Толстые губы приоткрылись, араб поколебался, но затем решительно принялся за лепешку.

Поев, он уставился на учителя:

– Это ты судья?

– Нет, я стерегу тебя до завтра.

– Почему ты ешь со мной?

– Потому что есть хочу.

Араб замолчал. Дарю поднялся и вышел. Принес из сарая походную кровать, разложил ее между столом и печкой, перпендикулярно собственной. Из большущего чемодана, поставленного в углу на попа и служившего полкой для папок с бумагами, извлек два одеяла, расстелил их на раскладной кровати. Затем остановился, не зная, за что еще взяться, и присел на постель. Больше делать было нечего. Оставалось только смотреть на араба – и он смотрел, тщетно стараясь представить себе его лицо искаженным от ярости. Он видел лишь глаза, сумрачные, но блестящие, и животные губы.

– За что ты его убил? – спросил Дарю и сам удивился неприязненности своего тона.

Тот потупился:

– Он побежал. Я за ним погнался.

Он поднял на Дарю вопрошающий взгляд, исполненный страдания.

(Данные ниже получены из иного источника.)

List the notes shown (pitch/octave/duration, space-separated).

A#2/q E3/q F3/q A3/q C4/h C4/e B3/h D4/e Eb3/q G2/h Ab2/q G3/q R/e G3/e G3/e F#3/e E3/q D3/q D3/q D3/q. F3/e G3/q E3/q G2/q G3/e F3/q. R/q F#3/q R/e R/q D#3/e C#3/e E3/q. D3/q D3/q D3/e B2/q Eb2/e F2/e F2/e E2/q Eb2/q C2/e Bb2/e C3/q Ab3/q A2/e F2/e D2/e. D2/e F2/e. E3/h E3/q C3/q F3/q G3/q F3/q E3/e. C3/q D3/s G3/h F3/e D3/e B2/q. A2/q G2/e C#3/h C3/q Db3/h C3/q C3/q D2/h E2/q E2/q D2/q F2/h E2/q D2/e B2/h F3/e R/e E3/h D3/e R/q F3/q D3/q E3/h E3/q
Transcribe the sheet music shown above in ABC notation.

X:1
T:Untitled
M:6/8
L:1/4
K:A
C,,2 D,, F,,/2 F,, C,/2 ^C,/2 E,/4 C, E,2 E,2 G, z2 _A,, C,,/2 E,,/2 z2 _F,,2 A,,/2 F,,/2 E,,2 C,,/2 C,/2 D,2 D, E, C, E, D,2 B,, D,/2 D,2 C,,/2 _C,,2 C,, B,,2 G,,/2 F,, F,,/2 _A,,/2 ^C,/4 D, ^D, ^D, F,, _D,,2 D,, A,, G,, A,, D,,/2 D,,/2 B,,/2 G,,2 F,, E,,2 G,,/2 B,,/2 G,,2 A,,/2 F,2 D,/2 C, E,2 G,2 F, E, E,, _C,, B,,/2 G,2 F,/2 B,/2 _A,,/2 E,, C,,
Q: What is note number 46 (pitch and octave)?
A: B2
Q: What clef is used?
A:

– Что теперь со мной сделают?

– Боишься?

Араб насторожился, отвел глаза.

– Жалеешь?

Несчастный глядел на него, раскрыв рот. Видимо, не понимал, о чем его спрашивают. Дарю почувствовал, как в душе закипает раздражение. Одновременно он ощущал неловкость, принужденность во всем своем большом теле, не помещавшемся между койками.

– Ложись! – произнес он нетерпеливо. – Я тебе постелил.

Тот не шелохнулся. Потом окликнул Дарю:

– Скажи!

Учитель обернулся.

– Жандарм завтра вернется?

– Не знаю.

– Ты пойдешь с нами?

– Не знаю. А что?

Арестованный встал, шагнул к постели и растянулся поверх одеял ногами к окну. Свет электрической лампочки бил ему прямо в глаза, он зажмурился.

– А что? – переспросил Дарю, стоя над ним.

Араб открыл глаза на ослепительный свет и посмотрел на учителя, стараясь не мигать.

– Пойдем с нами, – сказал он.

За полночь Дарю все еще не спал. Перед тем как лечь, он полностью разделся: привык спать нагишом. Правда, оставшись без ничего, он засомневался: почувствовал себя уязвимым, и у него возникло искушение одеться снова. Но он только пожал плечами: и не таких встречал, если понадобится, этого противника в бараний рог скрутит. Со своей постели он видел, как тот неподвижно лежит на спине, зажмурив глаза от яркого света. Когда Дарю потушил свет, сумрак разом уплотнился. Понемногу ночь начала оживать за окном, где тихо дышало беззвездное небо. Учитель мог различить фигуру, лежавшую на соседней койке. Араб по-прежнему не шевелился, но глаза казались открытыми. Снаружи гулял ветерок. Возможно, он разгонит облака, и снова пожалует солнце.